趙晨見他受制於己,竟然跋扈凶悍若此,心中怒意更盛,右手輕送,寒劍又突入墨言脖頸數分,將他抵得鮮血長流,接連後退,微笑道:“呵呵,墨少主,你偷偷在玉龍城擄去天門的夏雪,難道,就沒做好自己被殺的準備?”
墨言面色微變,三角眼中凶芒一閃而過,哈哈笑道:“夏雪姑娘乃是墨家貴客,什麼挾持不挾持?分明是你這下三濫的**~賊妄圖以春~藥迷惑雪兒姑娘,想將她從墨家挾持而走,被我發現之後,又想來脅迫我……”
趙晨聽他居然反咬一口,不由怒極而笑,道:“是麼?既然你盛情邀請,那我就脅迫脅迫你吧!”寒光一閃,劍如游龍,罡勁蓬然飛舞,瞬息間將他周身經脈盡數封住,心想:“須得先逼他交出夏雪所中的春~毒解藥。”當下毫不客氣,罡勁畢集,雷霆般飛起一腿,重重地踹在墨言的小腹上。

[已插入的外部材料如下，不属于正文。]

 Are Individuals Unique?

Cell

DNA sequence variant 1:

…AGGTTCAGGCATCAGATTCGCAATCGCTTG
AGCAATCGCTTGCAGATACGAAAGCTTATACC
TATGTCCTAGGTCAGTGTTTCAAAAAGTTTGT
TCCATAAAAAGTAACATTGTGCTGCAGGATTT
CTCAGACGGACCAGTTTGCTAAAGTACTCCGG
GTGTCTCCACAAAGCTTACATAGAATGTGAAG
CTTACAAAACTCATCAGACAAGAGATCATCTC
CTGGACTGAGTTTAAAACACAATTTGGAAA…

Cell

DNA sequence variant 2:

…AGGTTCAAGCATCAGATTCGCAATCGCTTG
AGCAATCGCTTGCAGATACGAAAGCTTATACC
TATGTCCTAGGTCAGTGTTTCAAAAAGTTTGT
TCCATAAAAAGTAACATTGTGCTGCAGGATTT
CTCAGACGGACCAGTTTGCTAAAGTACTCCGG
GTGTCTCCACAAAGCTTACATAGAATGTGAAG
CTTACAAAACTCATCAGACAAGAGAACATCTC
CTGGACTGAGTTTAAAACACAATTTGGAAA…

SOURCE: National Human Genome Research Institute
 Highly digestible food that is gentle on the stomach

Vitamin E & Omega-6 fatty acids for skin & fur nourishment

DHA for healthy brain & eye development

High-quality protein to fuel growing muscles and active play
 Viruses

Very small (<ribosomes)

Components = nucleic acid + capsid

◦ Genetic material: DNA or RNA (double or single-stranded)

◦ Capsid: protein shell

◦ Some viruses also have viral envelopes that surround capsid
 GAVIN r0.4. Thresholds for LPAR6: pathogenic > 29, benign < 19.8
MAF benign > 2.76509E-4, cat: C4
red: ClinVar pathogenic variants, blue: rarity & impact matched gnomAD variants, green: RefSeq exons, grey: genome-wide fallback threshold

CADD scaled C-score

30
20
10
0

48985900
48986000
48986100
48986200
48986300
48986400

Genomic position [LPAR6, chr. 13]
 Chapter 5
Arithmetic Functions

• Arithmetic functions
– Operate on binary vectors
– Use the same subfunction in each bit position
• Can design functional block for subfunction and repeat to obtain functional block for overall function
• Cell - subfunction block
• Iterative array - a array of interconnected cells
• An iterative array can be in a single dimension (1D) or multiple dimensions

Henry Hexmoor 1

“砰”地一聲悶響,墨言低吼一聲,平空飛起,倒撞在象牙**,登時將象牙床撞得粉碎。他周身經脈被封,動彈不得,被趙晨這般猛擊,險些連五臟六腑都迸碎開來。面色青紫,險些暈厥。但他素來凶悍跋扈,竟不服軟,喘著氣惡狠狠道:“小子……老子非揭你的皮,抽你的筋……”話音未落,又被趙晨當腹一腳踢得說不出話來。
趙晨微笑道:“解藥呢?”
墨言頭上青筋爆起,犄角脹大了近寸,碧眼凶光閃動!哈哈狂笑道:“你迷倒了夏雪,卻來向我討解藥,真是笑話……”趙晨二話不說,紫金光芒一閃,將他右手小指閃電斬落。
鮮血激射,墨言慘叫一聲,驚疑、狂怒、恐懼、不可置信地盯著趙晨。他仗著自己是墨家少主,素來跋扈凶狂,橫行霸道,從沒人敢假以顏色,更莫說賜以皮肉之苦了,孰料這少年竟膽大若此,敢殘傷其肢體!
見狀,趙晨卻是揚眉笑道:“我的耐心可沒這麼好,你的指頭也沒這麼多吧?”
墨言劇痛攻心,汗珠涔涔滾落,咬牙獰聲道:“小子,你斬我一根手指,我就斬你一隻手臂……啊!”慘叫聲中,又被趙晨剁去一根無名指。
趙晨冷冷一笑,道:“斬我手臂?我只有兩隻手臂,豈不是大大的吃虧?是了,只需將你十指盡數剁了,你又能拿什麼來砍我手臂?”寒劍在墨言右手中指上稍稍比劃,微笑道:“解藥呢?”……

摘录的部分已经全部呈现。